Faith Ward, chief responsible investment officer at Brunel Pension Partnership, said defining key performance indicators (KPIs) for impacts was a more straightforward process at the level of individual strategies than at an aggregate portfolio level.
“Our clients are asking us to tell the story about the whole fund and I think ideally they’d love us to distil it into a few figures, but in reality that is not going to tell the story or bring it to life,” she said.
It was more important to come to a qualitative judgement about whether an investment was having the desired impact, Ward suggested.
“Don’t let the fact that you can’t measure it or come up with KPIs straight away stop you from going down this path,” she said.
The Ireland Strategic Investment Fund (ISIF) had a similar view, according to Eugene O’Callaghan, director of the €8.9bn sovereign development fund.
“We try to do the right thing and then worry about how best to relay that and report that after we’ve done the right thing,” he said.
The fund reports twice a year on its economic impact. According to O’Callaghan, the reporting had initially been “very factual, quant-based,” but recently ISIF had tried to develop more of a narrative, with “hard work numbers” appearing in the second half and appendices of the report.
“So there is transparency, but ultimately the view on whether we’re adding value or not will come from whether people agree and accept the narrative we’re articulating,” said O’Callaghan.
FRR ready to make its move
Credit: Patrick Frost
In France, the €36.4bn Fonds de réserve pour les retraites (FRR) wanted to make a bigger commitment to impact-conscious investing , and in Dublin Olivier Rousseau, the sovereign fund’s executive director, told delegates it would be launching a request for proposals in the second quarter of 2019.
The lead-up to this had been “more complicated” than the fund had anticipated, he said, because it was “absolutely vital” that it knew what it wanted and asked “the right questions”.
“All the exchanges we’ve had with many potential asset managers have put us in a situation where we understand it’s not straightforward,” said Rousseau. “We are thinking of doing listed developed markets equities, but there are very different solutions and approaches and ways of measuring it.”
However, investors had to be pragmatic and FRR had determined it would have “reasonable ways of measuring what can be achieved”.
Rousseau said the meaning of responsible investment had evolved over time, meaning it was now possible to be more ambitious, because “the type of thing you can do gets measured better” and there was a real choice of investment solutions being offered by asset managers.
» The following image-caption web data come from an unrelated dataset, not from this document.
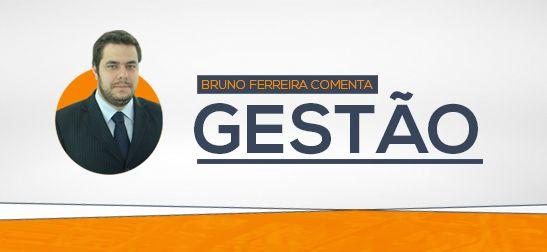 Bruno Pereira Comenta Gestão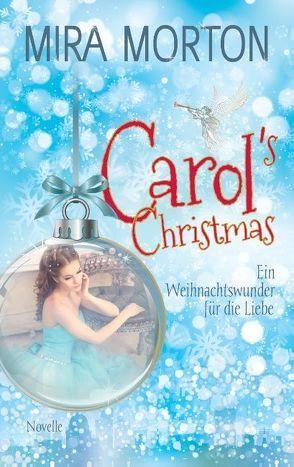 Carol's Christmas von Morton,  Mira
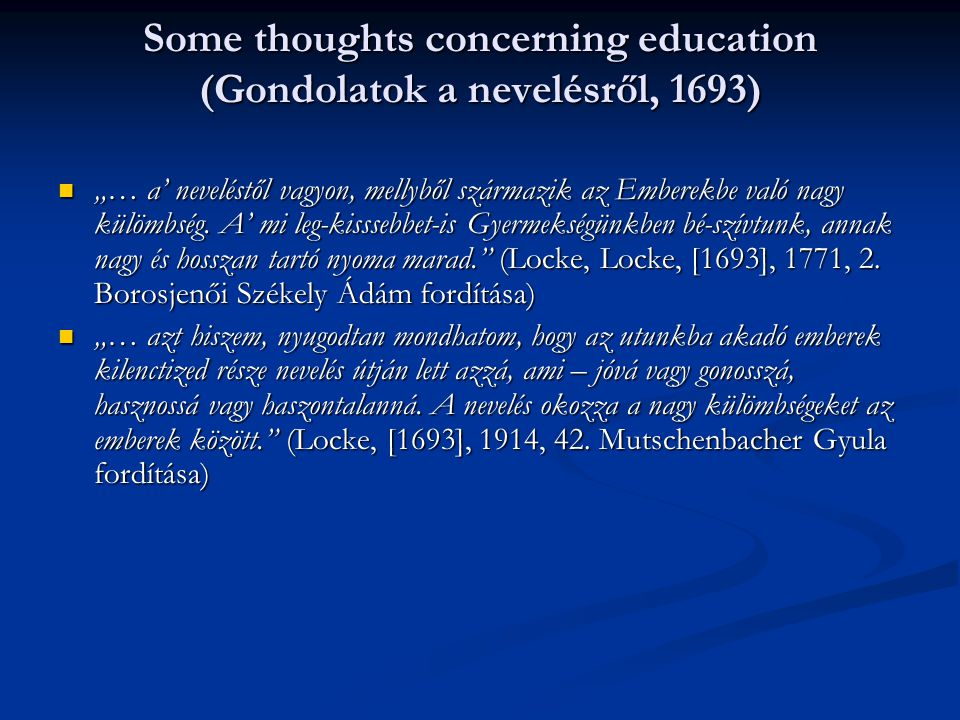 Some thoughts concerning education (Gondolatok a nevelésről, 1693)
A good Swedish emerging-market story
Sweden’s Alecta has had a positive experience with impact investing so far, according to Peter Lööw, head of responsible investment at the SEK874bn (€84bn) occupational pension provider.
Alecta moved into this area following “a lot of attention” from its stakeholders – including clients and the media – as well as internal pressure.
One of Alecta’s two main impact investing “pockets” is a $200m (€176m) commitment to an emerging market loans fund run by NN Investment Partners in collaboration with the investment management arm of FMO, the Dutch development bank.
The fund invests in loans to financial institutions, renewable energy projects and agribusiness companies in emerging and frontier markets.
Lööw said the commitment followed a long but fruitful due diligence process and that the pension provider felt it was getting “true impact”.
“There are lots of jobs being created, emissions being avoided and so forth,” he said. “We will continue looking at the fund because it will live on for 15 years.”
The experience with the fund had taught Alecta that it could reach its required rate of return at the same time as pursuing non-financial impacts, according to Lööw.
“The first question you asked was ‘is there a trade-off?’ and perhaps we had the idea that there was a trade-off, but we realised that no, there isn’t,” he told Sony Kapoor, managing director at think tank Re-Define and the panel moderator.
The due diligence process had been a “very good journey” for Alecta, added Lööw.
“It raised the interest regarding impact internally, so this is a very good story-telling exercise, both for ourselves and our clients,” he said.